Visual proof of Sophie Germain's Identity
I understand the proof once the side lengths are found (just basic Pythagoras), however, I am unable to understand how they got the side lengths in the first place.
You start with your rectangle $ABCD$ of dimensions $|b|^2 + |a - b||a + b|$ and $|b||a - b|$ (in the picture, we'll label clockwise from the top-left, so that $AB$ is the top edge, length $|b|^2 + |a - b||a + b|$). Why? You just do; it works in the end.
Next, construct the point $E$ on the bottom edge $CD$, so that $CE$ has length $|b|^2$ and $ED$ has length $|a - b||a + b|$. You similarly construct a point $F$ on the left edge $DA$, so that $DF$ has length $|b||a + b|$ and $FA$ has length $|b|||a + b| - |a - b||$. Note that, in order for this construction to work, we need $|a - b| \ge |a + b|$. I'm sure something similar could be achieved if $|a + b| \le |a - b|$, or indeed considering the same problem with $a' = a$ and $b' = -b$. Anyway, we assume $|a + b| \le |a - b|$ here for this picture.

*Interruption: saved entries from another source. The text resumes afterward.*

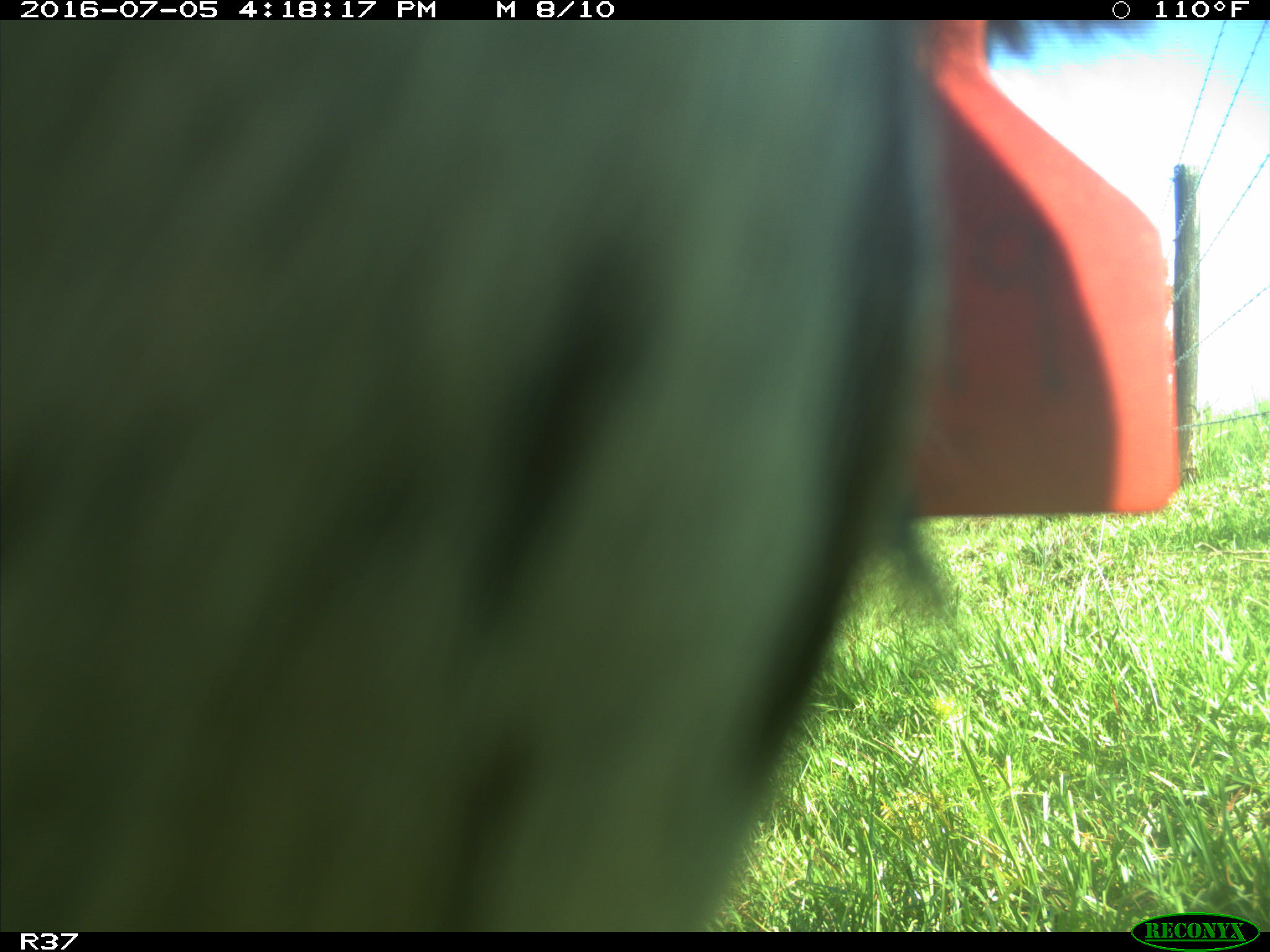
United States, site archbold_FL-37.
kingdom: Animalia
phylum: Chordata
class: Mammalia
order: Artiodactyla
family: Bovidae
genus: Bos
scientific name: Bos taurus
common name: domestic cow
Bos taurus (domestic cow).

Next, we note that $\triangle FDE$ and $\triangle ECB$ are similar triangles. They each share a right-angle, and further, their two legs are in proportion. We have $$\frac{|EC|}{|CB|} = \frac{|b|^2}{|b||a - b|} = \frac{|b|}{|a - b|}.$$ Also, $$\frac{|FD|}{|DE|} = \frac{|b||a + b|}{|a - b||a + b|} = \frac{|b|}{|a - b|}.$$ This shows that the two triangles are similar right-angled triangles. Thus, $\angle DFE = \angle CEB$ (both denoted $\beta$ in the diagram) and $\angle DEF = \angle CBE$ (denoted $\alpha$ in the diagram) add to $\pi/2$. We then have $$\angle DEF + \angle FEB + \angle BEC = \angle DEC = \pi,$$ and $\angle DEF + \angle BEC = \pi/2$, so $\angle FEB = \pi/2$. This means that, if we draw a line from $F$ to $B$, the triangle $\triangle FEB$ is right-angled, and it's OK to use Pythagoras's theorem.
The rest, as you say, is just Pythagoras's theorem. We can determine the lengths of $FE$ and $EB$ using Pythagoras's theorem on, respectively $\triangle FDE$ and $\triangle ECB$. These hypotenuses are legs of the triangle $\triangle FEB$, which gives us the value of $|FB| = \sqrt{a^2 + 2ab + 2b^2}\sqrt{a^2 - 2ab + 2b^2}$. On the other hand, $\triangle FAB$ is also right-angled, so a separate application of Pythagoras's theorem shows that $|FB| = \sqrt{a^4 + 4b^4}$.
And so ends this interesting but rather perversely overly complicated proof of a very straightforward algebraic fact!